Now both very successful companies got competition from several promising start-ups:
  • Caplin - which attracted $16 million in venture capital in 2003
  • MarketXs - is based in the Netherlands and attracted $14 million in venture capital in 2003
It seems both companies (Bloomberg and Reuters) are stuck in the classical innovators dilemma.

"When an industry is immature, companies like Reuters or Bloomberg ensure customers get what they need by creating the total package themselves. But the newcomers argue that as an industry matures, it's far better for companies to focus on the skills they excel at.

Some believe Reuters and Bloomberg have been hit by the Innovator's Dilemma - a classic piece of 1990s management theory devised by Harvard Business School Professor Clayton M. Christensen.

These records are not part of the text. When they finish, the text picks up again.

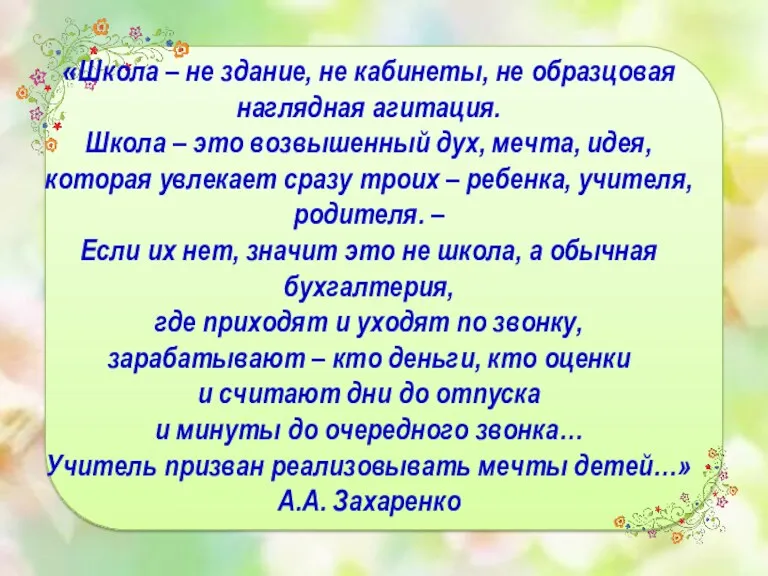 «Школа – не здание, не кабинеты, не образцовая наглядная агитация.
Школа – это возвышенный дух, мечта, идея, которая увлекает сразу троих – ребенка, учителя, родителя. –
Если их нет, значит это не школа, а обычная бухгалтерия,
где приходят и уходят по звонку,
зарабатывают – кто деньги, кто оценки
и считают дни до отпуска
и минуты до очередного звонка…
Учитель призван реализовывать мечты детей…»
А.А. Захаренко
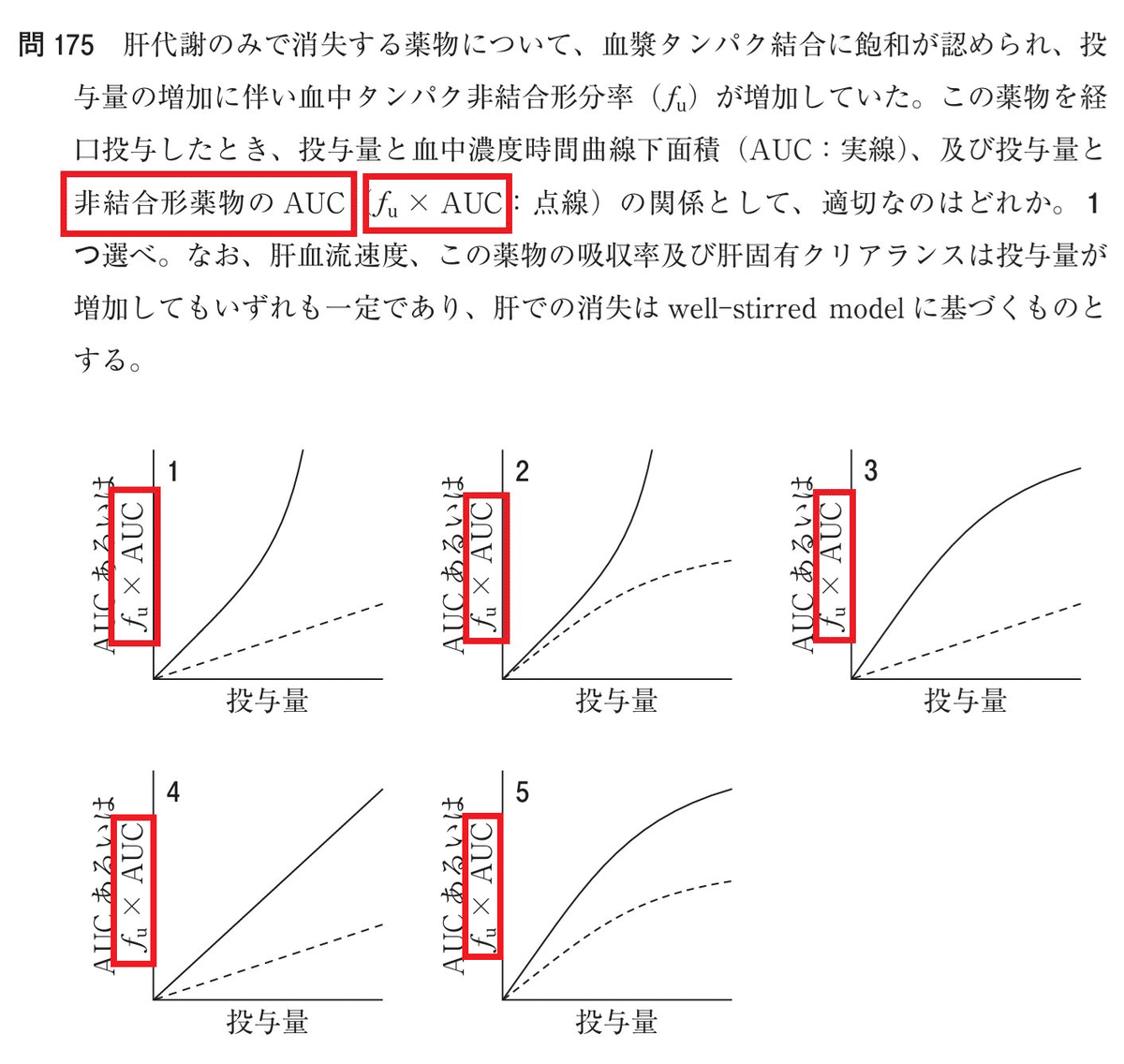 問 175　肝代謝のみで消失する薬物について、血漿タンパク結合に飽和が認められ、投与量の増加に伴い血中タンパク非結合形分率（$f_u$）が増加していた。この薬物を経口投与したとき、投与量と血中濃度時間曲線下面積（AUC：実線）、及び投与量と非結合形薬物の AUC（$f_u \times$ AUC：点線）の関係として、適切なのはどれか。1つ選べ。なお、肝血流速度、この薬物の吸収率及び肝固有クリアランスは投与量が増加してもいずれも一定であり、肝での消失は well-stirred model に基づくものとする。

1
AUC あるいは $f_u \times$ AUC
投与量

2
AUC あるいは $f_u \times$ AUC
投与量

3
AUC あるいは $f_u \times$ AUC
投与量

4
AUC あるいは $f_u \times$ AUC
投与量

5
AUC あるいは $f_u \times$ AUC
投与量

The Innovator's Dilemma arises when a big company is dissuaded by customers from introducing new-technology products because they are happy with the existing lineup and see no need for change.

One day, however, the established player discovers it is losing market share as customers that shunned its suggestions for new products start switching to new lower-cost applications offered by new entrants to the marketplace.

While conventional wisdom is that a company's problems stem from listening too little to its customers, a company can in this instance find itself in trouble because it listened too much.

Some point to parallels between Reuters and Bloomberg's current situation and the fate of the Telex machine. Once the fax machine was invented, nobody needed the Telex private network and the technology disappeared.

In the same way, the massive technology shift brought by the Internet means data no longer needs to be transmitted over proprietary data delivery systems owned by the likes of Reuters and Bloomberg."